Exercise brief »
Can you copy the CUDA build text from "I also attached" to "cmake_minimum_required(VERSION 3.23)", substituting "outputs" for "logs"?

Text section »
I also attached the compile logs
CUDA_SEPARABLE_COMPILATION.ON.txt (3.8 KB)
CUDA_SEPARABLE_COMPILATION.OFF.txt (3.7 KB)


Sample Code

CMakeLists.txt

cmake_minimum_required(VERSION 3.23)
project(PtxIssue LANGUAGES C CXX CUDA)
find_package(CUDAToolkit 12.0 EXACT REQUIRED)
add_executable(PtxIssue
        main.cu
)
set_target_properties(PtxIssue
        PROPERTIES
        CUDA_SEPARABLE_COMPILATION ON
        POSITION_INDEPENDENT_CODE ON
        CUDA_RESOLVE_DEVICE_SYMBOLS ON
        CUDA_RUNTIME_LIBRARY static
)
target_compile_options(PtxIssue PRIVATE
        $<$<COMPILE_LANGUAGE:CUDA>:-v>
        $<$<COMPILE_LANGUAGE:CUDA>:--keep>
)

main.cu

#include <iostream>
#include <stdexcept>
#include <string>

#include <cub/cub.cuh>
#include <cuda_runtime_api.h>

inline void
checkResult(cudaError_t result, std::string const& errorMessage)
{
    if (result != cudaSuccess) {
        throw std::runtime_error(errorMessage + ": (" + std::to_string(result) + ") " + cudaGetErrorString(result));
    }
}

class SegmentedSort {
private:
    int nValuesMax;
    int nSegmentsMax;

    struct Internals {
        void*  storage       = nullptr;
        size_t storageSize   = 0;
        float* keySequence   = nullptr;
        int*   valueSequence = nullptr;
    } internal;

public:
    SegmentedSort(int nValuesMax, int nSegmentsMax) : nValuesMax(nValuesMax), nSegmentsMax(nSegmentsMax)
    {
        checkResult(cudaMalloc(&internal.keySequence, nValuesMax * sizeof(float)),
            "Failed to allocate memory for keySequenceInternal");
        checkResult(cudaMalloc(&internal.valueSequence, nValuesMax * sizeof(int)),
            "Failed to allocate memory for valueSequenceInternal");
        checkResult(cub::DeviceSegmentedSort::SortPairs<float, int, int const*, int const*>(nullptr,
                        internal.storageSize, nullptr, nullptr, nullptr, nullptr, nValuesMax, nSegmentsMax, nullptr,
                        nullptr),
            "Failed to determine temporary storage for segmented sort");
        checkResult(cudaMalloc(&internal.storage, internal.storageSize),
            "Failed to allocate memory for temporary storage");
    }

    ~SegmentedSort()

Spatial question records »
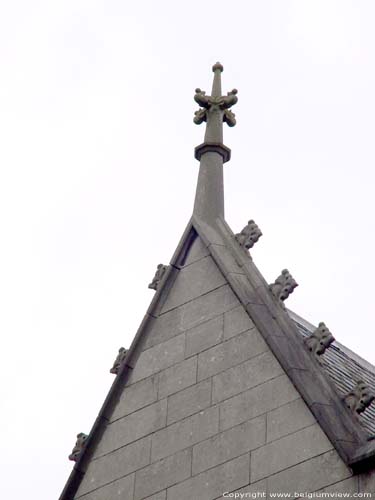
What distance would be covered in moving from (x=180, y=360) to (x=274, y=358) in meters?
1.70

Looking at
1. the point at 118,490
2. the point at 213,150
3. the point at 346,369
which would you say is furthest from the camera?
the point at 213,150

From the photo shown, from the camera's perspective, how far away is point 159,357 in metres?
26.8

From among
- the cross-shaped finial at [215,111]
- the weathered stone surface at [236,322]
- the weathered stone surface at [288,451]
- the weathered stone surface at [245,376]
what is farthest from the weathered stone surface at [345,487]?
the cross-shaped finial at [215,111]

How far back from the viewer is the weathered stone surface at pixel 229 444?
2469 cm

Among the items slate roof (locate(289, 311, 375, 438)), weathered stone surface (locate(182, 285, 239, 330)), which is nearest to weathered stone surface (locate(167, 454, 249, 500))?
slate roof (locate(289, 311, 375, 438))

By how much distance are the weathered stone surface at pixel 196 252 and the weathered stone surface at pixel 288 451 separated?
387 cm

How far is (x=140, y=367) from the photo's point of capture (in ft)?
88.6

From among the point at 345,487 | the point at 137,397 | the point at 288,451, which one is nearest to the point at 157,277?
the point at 137,397

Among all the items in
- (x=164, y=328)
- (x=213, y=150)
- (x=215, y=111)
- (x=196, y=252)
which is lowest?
(x=164, y=328)

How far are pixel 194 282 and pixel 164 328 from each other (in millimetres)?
792

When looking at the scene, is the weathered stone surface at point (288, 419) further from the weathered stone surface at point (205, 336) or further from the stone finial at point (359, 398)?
the weathered stone surface at point (205, 336)

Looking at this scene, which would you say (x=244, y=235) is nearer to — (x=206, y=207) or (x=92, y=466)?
(x=206, y=207)

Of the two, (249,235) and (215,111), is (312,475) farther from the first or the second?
(215,111)

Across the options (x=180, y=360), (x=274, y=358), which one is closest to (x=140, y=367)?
(x=180, y=360)
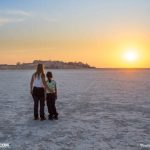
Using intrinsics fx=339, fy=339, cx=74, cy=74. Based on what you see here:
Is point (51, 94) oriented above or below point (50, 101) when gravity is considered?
above

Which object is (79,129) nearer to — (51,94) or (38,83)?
(51,94)

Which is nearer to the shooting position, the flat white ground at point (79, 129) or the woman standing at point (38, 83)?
the flat white ground at point (79, 129)

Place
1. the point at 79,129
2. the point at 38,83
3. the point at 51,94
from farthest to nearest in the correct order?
the point at 51,94, the point at 38,83, the point at 79,129

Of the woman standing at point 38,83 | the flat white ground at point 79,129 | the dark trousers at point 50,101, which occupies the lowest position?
the flat white ground at point 79,129

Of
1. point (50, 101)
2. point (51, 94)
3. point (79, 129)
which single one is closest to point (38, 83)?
point (51, 94)

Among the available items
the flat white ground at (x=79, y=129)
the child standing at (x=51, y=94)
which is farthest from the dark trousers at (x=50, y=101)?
the flat white ground at (x=79, y=129)

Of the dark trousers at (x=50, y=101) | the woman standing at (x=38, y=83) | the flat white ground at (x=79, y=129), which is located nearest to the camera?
the flat white ground at (x=79, y=129)

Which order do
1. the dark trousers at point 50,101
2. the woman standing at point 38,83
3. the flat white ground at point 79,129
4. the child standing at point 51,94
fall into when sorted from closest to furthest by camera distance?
the flat white ground at point 79,129 < the woman standing at point 38,83 < the child standing at point 51,94 < the dark trousers at point 50,101

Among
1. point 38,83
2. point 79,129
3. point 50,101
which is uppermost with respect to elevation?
point 38,83

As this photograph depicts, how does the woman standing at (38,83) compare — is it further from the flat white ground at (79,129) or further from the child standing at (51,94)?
the flat white ground at (79,129)

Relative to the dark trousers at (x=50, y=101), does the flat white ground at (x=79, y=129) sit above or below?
below

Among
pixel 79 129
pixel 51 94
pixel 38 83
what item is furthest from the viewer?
pixel 51 94

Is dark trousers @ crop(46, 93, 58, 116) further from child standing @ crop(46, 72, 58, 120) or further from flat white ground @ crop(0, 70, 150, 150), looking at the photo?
flat white ground @ crop(0, 70, 150, 150)

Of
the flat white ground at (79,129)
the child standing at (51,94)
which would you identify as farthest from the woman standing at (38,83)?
the flat white ground at (79,129)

Reply to the exercise »
I also attached the compile outputs
CUDA_SEPARABLE_COMPILATION.ON.txt (3.8 KB)
CUDA_SEPARABLE_COMPILATION.OFF.txt (3.7 KB)


Sample Code

CMakeLists.txt

cmake_minimum_required(VERSION 3.23)